**Extract provided**
[start]

TCM software. That’s it.

It’s not that it won’t drive at those high numbers. We tried that. It will drive and hold well into the 350+ fr lb range. Buuut beyond that the TCM just won’t cooperate. And it becomes miserable. Hard shifts. Not holding pressure.

Something to do with the high numbers throws off the TCM’s learning behavior.

Only ‘real’ option is swapping out the transmission entirely but we don’t have a simple swap option.


----------



## Diesel4Ever (May 30, 2018)

Snipesy said:


> TCM software. That’s it.
> 
> It’s not that it won’t drive at those high numbers. We tried that. It will drive and hold well into the 350+ fr lb range. Buuut beyond that the TCM just won’t cooperate. And it becomes miserable. Hard shifts. Not holding pressure.
> 
> ...


Can you use the stock AF40 transmission tune for the Opel insiginia 2.8 OPC ?


----------



## Snipesy (Dec 7, 2015)

Diesel4Ever said:


> Can you use the stock AF40 transmission tune for the Opel insiginia 2.8 OPC ?


It’s worth a shot.

The Opel TCM may be different or older which would make it incompatible.

And if it is not there is a good chance the TCM is already configured almost exactly the same as ours. This is the case here in NA with the Buick’s which have the Aisin. Which is 100% compatible with the Cruze.

As for why the TCM performs differently. Just simple gas vs Diesel engines. Different rpm ranges. Different limitations.


----------



## Diesel4Ever (May 30, 2018)

Snipesy said:


> It’s worth a shot.
> 
> The Opel TCM may be different or older which would make it incompatible.
> 
> ...


This company has multiple performance tunes for the AF40 in many different vehicles which have the 2.0 CDTI (A20DTH). Have you every heard of them? Gearbox Tuning - OPEL - INSIGNIA - Page 3 - TMC Motorsport


----------



## Snipesy (Dec 7, 2015)

[end]

**Given information**
[start]

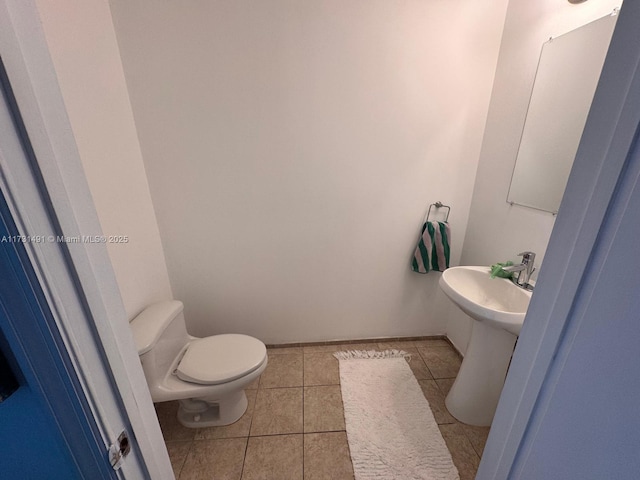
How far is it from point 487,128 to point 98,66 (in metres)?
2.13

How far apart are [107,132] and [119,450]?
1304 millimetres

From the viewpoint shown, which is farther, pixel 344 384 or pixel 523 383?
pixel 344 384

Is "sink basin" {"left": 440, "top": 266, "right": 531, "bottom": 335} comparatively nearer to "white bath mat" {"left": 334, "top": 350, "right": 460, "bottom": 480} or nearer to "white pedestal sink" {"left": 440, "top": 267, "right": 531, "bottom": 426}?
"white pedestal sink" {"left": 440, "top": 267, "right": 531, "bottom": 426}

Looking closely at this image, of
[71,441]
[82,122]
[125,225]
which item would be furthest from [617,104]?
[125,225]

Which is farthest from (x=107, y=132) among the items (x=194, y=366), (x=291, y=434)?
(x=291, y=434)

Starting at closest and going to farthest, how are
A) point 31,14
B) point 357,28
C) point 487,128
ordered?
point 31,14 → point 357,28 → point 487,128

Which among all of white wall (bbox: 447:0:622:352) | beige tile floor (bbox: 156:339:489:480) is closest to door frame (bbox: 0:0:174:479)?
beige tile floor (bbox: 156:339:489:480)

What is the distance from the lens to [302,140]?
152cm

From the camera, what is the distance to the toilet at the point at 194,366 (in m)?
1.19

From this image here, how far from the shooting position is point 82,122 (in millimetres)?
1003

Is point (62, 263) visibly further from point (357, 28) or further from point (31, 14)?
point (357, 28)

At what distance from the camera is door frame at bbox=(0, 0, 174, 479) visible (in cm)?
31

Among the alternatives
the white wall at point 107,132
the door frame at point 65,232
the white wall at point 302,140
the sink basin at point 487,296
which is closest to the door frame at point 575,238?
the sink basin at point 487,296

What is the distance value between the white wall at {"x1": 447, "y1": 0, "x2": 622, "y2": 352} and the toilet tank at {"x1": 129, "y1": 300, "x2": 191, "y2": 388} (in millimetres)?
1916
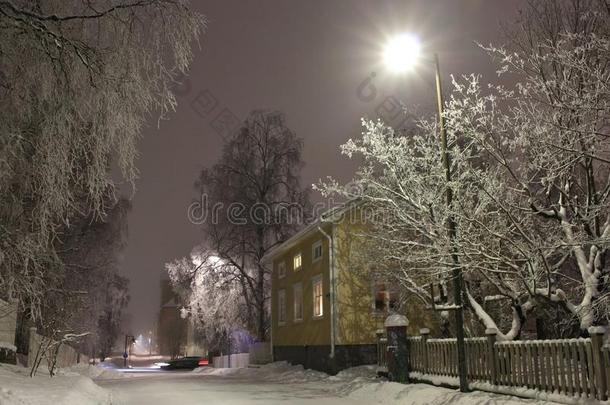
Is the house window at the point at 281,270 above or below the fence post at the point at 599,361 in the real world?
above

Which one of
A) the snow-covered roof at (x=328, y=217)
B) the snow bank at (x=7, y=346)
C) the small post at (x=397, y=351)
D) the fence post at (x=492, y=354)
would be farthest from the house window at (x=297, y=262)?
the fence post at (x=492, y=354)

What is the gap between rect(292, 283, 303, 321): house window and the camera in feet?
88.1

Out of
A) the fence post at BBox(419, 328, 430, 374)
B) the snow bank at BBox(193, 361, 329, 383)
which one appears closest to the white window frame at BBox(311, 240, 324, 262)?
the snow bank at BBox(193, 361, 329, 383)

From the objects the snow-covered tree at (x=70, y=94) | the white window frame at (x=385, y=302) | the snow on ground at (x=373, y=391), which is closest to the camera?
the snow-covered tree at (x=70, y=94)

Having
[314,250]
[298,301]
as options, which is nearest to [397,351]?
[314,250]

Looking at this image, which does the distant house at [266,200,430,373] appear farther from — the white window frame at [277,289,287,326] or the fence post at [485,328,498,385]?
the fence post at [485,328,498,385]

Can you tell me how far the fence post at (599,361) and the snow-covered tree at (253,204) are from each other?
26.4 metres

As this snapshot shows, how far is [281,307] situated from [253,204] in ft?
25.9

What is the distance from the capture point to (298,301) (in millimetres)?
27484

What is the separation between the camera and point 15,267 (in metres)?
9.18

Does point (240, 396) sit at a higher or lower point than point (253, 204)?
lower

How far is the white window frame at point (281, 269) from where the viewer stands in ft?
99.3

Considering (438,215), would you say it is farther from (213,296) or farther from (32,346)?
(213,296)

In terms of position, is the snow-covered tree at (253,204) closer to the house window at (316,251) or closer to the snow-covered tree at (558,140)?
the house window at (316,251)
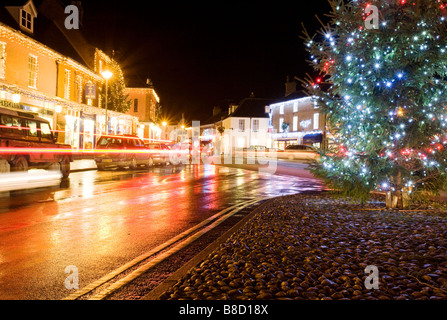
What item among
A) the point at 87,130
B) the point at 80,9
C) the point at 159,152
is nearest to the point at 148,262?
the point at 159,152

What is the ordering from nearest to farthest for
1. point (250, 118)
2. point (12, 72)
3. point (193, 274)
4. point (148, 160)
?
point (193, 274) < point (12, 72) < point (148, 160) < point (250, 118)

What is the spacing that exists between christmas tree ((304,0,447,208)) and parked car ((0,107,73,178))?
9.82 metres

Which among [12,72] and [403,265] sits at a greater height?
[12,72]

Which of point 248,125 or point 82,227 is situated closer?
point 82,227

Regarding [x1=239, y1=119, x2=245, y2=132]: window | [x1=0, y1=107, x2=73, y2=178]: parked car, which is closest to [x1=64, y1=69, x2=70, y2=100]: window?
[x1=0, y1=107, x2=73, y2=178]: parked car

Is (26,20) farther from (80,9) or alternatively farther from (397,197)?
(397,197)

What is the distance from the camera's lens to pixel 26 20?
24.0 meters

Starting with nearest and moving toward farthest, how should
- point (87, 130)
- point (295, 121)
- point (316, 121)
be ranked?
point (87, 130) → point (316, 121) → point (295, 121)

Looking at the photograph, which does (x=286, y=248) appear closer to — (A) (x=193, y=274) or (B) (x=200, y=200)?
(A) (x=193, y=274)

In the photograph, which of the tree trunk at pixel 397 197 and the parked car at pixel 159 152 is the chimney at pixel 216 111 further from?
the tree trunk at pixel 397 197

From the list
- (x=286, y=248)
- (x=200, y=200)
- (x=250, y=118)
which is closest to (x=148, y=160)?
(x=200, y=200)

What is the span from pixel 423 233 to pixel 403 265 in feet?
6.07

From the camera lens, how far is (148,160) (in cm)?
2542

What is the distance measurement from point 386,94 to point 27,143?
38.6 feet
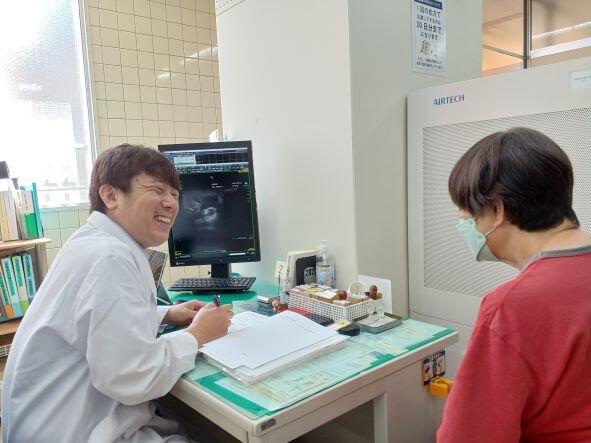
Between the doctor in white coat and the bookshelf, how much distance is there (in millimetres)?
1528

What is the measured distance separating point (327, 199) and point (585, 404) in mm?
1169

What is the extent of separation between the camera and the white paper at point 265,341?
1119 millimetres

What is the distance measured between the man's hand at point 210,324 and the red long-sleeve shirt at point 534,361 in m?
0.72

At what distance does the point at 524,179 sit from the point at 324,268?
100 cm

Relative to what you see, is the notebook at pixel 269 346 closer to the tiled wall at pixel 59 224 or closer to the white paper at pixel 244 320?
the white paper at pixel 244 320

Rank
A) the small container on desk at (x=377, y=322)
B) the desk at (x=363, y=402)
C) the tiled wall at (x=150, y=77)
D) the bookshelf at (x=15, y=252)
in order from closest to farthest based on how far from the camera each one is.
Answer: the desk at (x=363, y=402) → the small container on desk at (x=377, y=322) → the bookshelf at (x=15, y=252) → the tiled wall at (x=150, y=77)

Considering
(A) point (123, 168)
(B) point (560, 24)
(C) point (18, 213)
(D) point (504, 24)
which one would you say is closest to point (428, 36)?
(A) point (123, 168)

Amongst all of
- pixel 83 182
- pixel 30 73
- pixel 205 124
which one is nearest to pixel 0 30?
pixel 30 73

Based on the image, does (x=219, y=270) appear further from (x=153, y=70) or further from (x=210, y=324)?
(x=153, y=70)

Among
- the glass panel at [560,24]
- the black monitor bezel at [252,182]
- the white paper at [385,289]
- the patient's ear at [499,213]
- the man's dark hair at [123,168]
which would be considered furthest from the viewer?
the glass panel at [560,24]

[end]

**Exercises to complete**
1/ In the transmission tuning thread, which transmission do the North American Buicks have that is called fully compatible with the Cruze?
2/ Write the next part of the transmission tuning thread, starting after its last line.
This material has no connection to the forum thread on transmission tuning.

**Responses by task**
1/ The Aisin.

2/
Diesel4Ever said:


> This company has multiple performance tunes for the AF40 in many different vehicles which have the 2.0 CDTI (A20DTH). Have you every heard of them? Gearbox Tuning - OPEL - INSIGNIA - Page 3 - TMC Motorsport


Thats a scam website. Whatever it is.


----------



## Aussie (Sep 16, 2012)

Snipesy said:


> TCM software. That’s it.
> 
> It’s not that it won’t drive at those high numbers. We tried that. It will drive and hold well into the 350+ fr lb range. Buuut beyond that the TCM just won’t cooperate. And it becomes miserable. Hard shifts. Not holding pressure.
> 
> ...


The Australian diesel uses the 6T45 transmission, or a 6m option, would these be worth looking into?


----------



## Snipesy (Dec 7, 2015)

Aussie said:


> The Australian diesel uses the 6T45 transmission, or a 6m option, would these be worth looking into?



We need a TCM is another problem. Otherwise you’ll get warnings. And the manuals just uses the ECM as the TCM if I am not mistaken.

And I don’t know how to get the Diesel ECM to work in manual mode. It does have a manual toggle, buuut it’s not wired for it.

We could develop our own ‘manual’ TCM. But that’s a lot of hours.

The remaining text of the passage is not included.